With the likelihood of the above holding, we imagine hike in the prices of these commodities, with a follow-on effect on inflation.
Real Wages Wanes, Savings and Investment Sags
Whilst devaluation in itself has an inflationary tendency as noted above, higher borrowing and production costs weakens the real wage rate, and consequently the disposable income of households and individual consumers.
We expect that the compounded effect of devaluation, hike in rates, and less government spending will depress savings despite attractive interest rates, lower private sector Investment and soften effective demand in the system.
Financial Market to Gyrate and Moderate
Studies of Equities market performance and devaluation has shown that investor’s expectation of devaluing often trigger sell offs in the financial market thereby leading to cheaper asset prices. This position is buttressed by the bearish sentiment witnessed in the Nigeria Equities and Fixed Income market prior to the just concluded MPC meeting, when the Equities tumbled 18.95% in 4 weeks (between October 8th and November 7th on the back of disturbing developments in the global oil market, dwindling reserves, and huge pressure on the Naira, even as unrest in the North-eastern region and political intrigues persist.
Consequent on the above, devaluation itself is actually expected to bring about a bullish run in the market as prices are often cheaper most especially for foreign portfolio investors after the prior sell-off. Also, in the Fixed Income (FI) market, an MPR increase from 12% to 13% makes yields more attractive as average T-bills yields advanced by 0.38% in the day after the announcement.

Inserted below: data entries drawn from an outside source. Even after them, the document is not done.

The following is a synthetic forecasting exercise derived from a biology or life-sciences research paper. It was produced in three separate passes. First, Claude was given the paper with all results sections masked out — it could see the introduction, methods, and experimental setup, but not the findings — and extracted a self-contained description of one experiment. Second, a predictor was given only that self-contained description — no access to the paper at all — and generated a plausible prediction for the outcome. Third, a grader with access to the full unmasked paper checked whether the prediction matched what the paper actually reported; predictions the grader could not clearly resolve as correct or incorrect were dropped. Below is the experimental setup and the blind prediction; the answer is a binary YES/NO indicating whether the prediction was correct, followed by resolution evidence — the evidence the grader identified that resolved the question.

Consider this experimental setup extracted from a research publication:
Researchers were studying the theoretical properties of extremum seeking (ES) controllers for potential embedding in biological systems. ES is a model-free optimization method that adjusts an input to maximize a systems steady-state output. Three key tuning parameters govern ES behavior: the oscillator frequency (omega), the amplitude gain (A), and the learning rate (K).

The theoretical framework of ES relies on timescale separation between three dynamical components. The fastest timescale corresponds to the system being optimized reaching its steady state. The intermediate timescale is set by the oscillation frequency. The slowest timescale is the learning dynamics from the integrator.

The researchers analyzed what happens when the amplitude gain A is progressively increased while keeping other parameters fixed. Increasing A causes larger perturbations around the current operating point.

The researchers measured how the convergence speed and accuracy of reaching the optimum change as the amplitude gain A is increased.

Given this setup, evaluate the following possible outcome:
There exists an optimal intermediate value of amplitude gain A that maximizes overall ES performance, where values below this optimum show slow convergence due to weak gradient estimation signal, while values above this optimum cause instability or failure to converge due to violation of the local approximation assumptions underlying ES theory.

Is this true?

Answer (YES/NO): NO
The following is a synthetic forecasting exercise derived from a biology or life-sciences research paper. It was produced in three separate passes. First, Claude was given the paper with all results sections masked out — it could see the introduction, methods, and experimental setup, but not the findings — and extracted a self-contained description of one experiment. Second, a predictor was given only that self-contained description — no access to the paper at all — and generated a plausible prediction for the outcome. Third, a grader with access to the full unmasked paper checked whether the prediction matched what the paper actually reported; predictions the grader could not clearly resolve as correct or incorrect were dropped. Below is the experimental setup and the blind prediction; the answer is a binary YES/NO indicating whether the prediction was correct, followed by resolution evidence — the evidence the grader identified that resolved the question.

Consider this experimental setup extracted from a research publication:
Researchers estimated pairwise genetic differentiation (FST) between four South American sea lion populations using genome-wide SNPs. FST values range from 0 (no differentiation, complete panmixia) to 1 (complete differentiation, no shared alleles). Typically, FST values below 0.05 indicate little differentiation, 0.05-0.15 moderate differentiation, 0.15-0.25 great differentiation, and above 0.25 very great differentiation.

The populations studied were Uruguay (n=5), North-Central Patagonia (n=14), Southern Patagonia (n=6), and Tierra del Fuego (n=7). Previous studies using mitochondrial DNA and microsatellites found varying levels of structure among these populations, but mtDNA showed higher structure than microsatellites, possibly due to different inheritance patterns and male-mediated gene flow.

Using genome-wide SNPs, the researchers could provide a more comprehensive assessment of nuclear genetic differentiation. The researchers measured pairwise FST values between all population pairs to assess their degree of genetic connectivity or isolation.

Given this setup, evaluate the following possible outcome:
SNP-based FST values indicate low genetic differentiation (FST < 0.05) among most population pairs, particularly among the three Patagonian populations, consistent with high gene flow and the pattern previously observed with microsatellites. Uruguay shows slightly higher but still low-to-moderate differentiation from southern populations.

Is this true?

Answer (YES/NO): NO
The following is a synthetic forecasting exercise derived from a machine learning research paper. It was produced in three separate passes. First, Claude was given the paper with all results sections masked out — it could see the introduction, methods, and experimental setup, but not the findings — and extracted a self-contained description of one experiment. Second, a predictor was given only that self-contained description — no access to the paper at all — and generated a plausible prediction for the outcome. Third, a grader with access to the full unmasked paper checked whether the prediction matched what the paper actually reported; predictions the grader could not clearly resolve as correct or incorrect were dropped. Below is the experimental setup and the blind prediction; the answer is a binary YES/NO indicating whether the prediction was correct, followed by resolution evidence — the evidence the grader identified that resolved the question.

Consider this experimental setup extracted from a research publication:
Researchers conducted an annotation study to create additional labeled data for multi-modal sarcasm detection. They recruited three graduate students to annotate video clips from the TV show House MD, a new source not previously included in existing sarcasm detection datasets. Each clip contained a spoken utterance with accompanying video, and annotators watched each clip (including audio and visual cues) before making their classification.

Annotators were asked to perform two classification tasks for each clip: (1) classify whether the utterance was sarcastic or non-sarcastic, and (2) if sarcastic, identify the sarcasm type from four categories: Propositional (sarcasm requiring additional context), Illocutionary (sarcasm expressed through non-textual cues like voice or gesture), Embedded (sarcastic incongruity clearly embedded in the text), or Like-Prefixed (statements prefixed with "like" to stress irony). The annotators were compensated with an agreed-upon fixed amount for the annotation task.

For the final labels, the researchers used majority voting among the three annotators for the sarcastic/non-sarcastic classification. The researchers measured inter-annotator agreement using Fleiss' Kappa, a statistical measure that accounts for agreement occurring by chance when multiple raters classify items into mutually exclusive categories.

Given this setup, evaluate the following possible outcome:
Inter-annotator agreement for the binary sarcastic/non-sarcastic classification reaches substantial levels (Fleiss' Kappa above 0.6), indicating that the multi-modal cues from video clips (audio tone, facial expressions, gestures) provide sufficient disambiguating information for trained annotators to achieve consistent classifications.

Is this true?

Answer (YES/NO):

Besides, we think the move by the apex bank to salvage the dwindling reserve and stabilize the economy no matter what it takes, send a positive signal to investors (both local and foreign) and instils a level of confidence in the commitment of the bank to stabilize the economy.
On the basis of the above, we believe the Equities and Fixed Income market may witness a bullish run in the short term since as foreign investors who may have exited the market prior to the devaluation, may be attracted by attractive prices and increased buying power for equities, as well as higher yielding FI instruments. Yet, probable headwinds in the economy going into 2015 are still a major source of concern as to the sustainability of this drive.
Overall, we believe the market will witness a level of gyration in the short term due to these developments but moderation is expected to set in in the medium to longer term.
A Monotonous Economy, Ripe Time to Diversify
As earlier said, Nigeria is a monotonous economy with Crude oil making up 94% of our exports according to OPEC. Nigeria import most of its products even those, which the country ordinarily should provide capacity to produce locally. Oil refining is a good example here, Nigeria refines significant portion of its oil abroad despite having a good number of local refineries.
Whilst devaluation is supposedly expected to favour exports and discourage importation, in our view, a country with 94% crude oil export and high import dependence may not benefit much from such a policy. Hence, we not see significant impact of the policy on exportation. More so, this further re-emphasizes the need for Nigeria to diversify its export base.